Program Evaluation with Remotely Sensed Outcomes
Ashesh Rambachan, Rahul Singh, Davide Viviano
TL;DR
The paper tackles bias in program evaluation when outcomes are measured with remotely sensed data (RSVs) that are post-outcome variables. It develops a nonparametric identification strategy that leverages stability in the conditional distribution of the RSV given the outcome and treatment across experimental and observational samples, yielding an identification formula that combines both data sources. A key contribution is showing that valid, efficient inference can be achieved with an RSV representation that uses predictions of three quantities—outcome, treatment, and sample indicator—without requiring rate conditions on the RSV predictions, enabling usage of complex deep learning predictors. The authors provide a practical estimation procedure with cross-fitting and bootstrap inference, along with three diagnostics, and demonstrate via semi-synthetic and real-data experiments (based on an anti-poverty program in India) that their method recovers true effects and can substantially reduce survey costs while delivering reliable inference.
Abstract
Economists often estimate treatment effects in experiments using remotely sensed variables (RSVs), e.g., satellite images or mobile phone activity, in place of directly measured economic outcomes. A common practice is to use an observational sample to train a predictor of the economic outcome from the RSV, and then use these predictions as the outcomes in the experiment. We show that this method is biased whenever the RSV is a post-outcome variable, meaning that variation in the economic outcome causes variation in the RSV. For example, changes in poverty or environmental quality cause changes in satellite images, but not vice versa. As our main result, we nonparametrically identify the treatment effect by formalizing the intuition underlying common practice: the conditional distribution of the RSV given the outcome and treatment is stable across samples.

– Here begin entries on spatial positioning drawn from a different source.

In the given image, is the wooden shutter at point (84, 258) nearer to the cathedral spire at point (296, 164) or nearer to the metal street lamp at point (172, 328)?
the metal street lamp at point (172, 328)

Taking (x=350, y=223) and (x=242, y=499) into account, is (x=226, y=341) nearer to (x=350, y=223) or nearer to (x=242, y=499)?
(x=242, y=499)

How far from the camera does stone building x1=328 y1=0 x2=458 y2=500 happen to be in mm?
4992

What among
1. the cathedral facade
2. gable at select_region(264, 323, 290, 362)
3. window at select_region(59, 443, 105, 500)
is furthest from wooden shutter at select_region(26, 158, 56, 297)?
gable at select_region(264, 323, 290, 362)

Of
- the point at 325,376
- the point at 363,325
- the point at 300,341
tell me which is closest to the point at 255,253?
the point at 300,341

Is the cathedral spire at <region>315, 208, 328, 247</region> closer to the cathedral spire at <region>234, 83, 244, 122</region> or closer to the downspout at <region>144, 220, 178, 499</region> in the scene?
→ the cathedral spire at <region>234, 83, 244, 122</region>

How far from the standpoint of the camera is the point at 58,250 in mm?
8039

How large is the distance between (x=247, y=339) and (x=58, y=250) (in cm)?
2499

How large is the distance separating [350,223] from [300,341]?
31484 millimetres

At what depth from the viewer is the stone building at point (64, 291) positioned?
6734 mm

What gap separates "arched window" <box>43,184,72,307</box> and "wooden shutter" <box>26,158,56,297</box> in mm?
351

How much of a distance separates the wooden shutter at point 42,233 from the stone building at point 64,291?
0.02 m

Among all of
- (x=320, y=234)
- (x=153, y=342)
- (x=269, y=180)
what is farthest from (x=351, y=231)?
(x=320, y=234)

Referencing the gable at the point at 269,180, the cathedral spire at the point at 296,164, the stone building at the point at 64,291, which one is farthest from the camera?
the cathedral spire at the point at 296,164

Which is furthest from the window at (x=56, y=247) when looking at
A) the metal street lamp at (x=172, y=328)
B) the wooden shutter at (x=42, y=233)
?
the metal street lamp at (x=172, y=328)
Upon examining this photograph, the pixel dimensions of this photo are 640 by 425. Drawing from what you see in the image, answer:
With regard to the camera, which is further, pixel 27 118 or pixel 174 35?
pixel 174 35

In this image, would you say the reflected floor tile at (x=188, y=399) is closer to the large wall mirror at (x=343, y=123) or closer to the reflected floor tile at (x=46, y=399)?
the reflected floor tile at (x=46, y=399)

Our identifying formula reveals that efficient inference requires predictions of three quantities from the RSV -- the outcome, treatment, and sample indicator -- whereas common practice only predicts the outcome. Valid inference does not require any rate conditions on RSV predictions, justifying the use of complex deep learning algorithms with unknown statistical properties. We reanalyze the effect of an anti-poverty program in India using satellite images.